The Titan

[3 stars]

Back in 1976 Frederik Pohl wrote the classic Man Plus.  Though unacknowledged (perhaps even unaware), The Titan leans heavily on this earlier tale. But while the film is engaging for the majority of the story, it ultimately loses its thread. So, if you like the idea, read Man Plus for a better sense of follow-through and completeness. But that is the fault of the script, not the cast who try to elevate the results admirably.

Sam Worthington (Hacksaw Ridge) is certainly the focus of a lot of the movie, but this is really more Taylor Schilling’s (Orange is the New Black) story. Add in Noah Jupe (A Quiet Place) and you have a nice atomic family from which to fission. The family also get some solid time to set up their relationships before the inevitable.

A couple of other performances worth calling out are Nathalie Emmanuel (Maze Runner: The Scorch Trials) and Diego Boneta (Before I Fall) as additional volunteers for the experiments. Neither gets to fully realize their stories, but each tries to fill out their characters with more than your usual depth for this kind of film.

Running the program are Tom Wilkinson (Denial) and Agyness Deyn (Hard Sun).Both try to overcome their weak scripts, but only so much could be done. Wilkinson especially gets short-shrift thanks to the clumsy final third of the story. Up till then he was a driven man, trying to do well by humanity against horrible odds and near-despicable means. But he ends up being devolved into a pointless villain.

For a first feature, Lennart Ruff does a good job focusing the story on his initial intent: what do these changes mean to Worthington and his family. There are some clever visuals and nice moments to establish the story and the relationships, even if the production design feels off for the world he created and the science is, at best, wishful and often absurd. However, despite the nice emotional arc that Ruff builds, the last third of the film devolves into truly bad sf and action/horror. Also, the ending is forced, confusing, and unsatisfying thanks to losing track of their original point for the plot.
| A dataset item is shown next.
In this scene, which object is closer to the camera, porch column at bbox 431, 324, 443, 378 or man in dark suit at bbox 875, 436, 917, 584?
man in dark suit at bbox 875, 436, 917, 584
However, more important to recognize is that the film feels more like a book than a movie, especially in its pacing. I can enjoy that when it is done well, but this just felt like a clumsy but true adaptation, though again no acknowledgement of a prior work was made. This flick really did need to be more of a movie.

I will admit that I thought I knew where they would go, which may have been a bit derivative as well, but would have been more satisfying and more on point for the purpose of the Titan project. But I was wrong, for better or worse.

If you like near-term science fiction (even though this defies the likely possibilities) give this a shot. The effort is there even if the control isn’t. How you react to the finale will depend a lot on your own likes and dislikes. It certainly isn’t off from a lot out there, but it had real potential to exceed the common drivel and squandered it.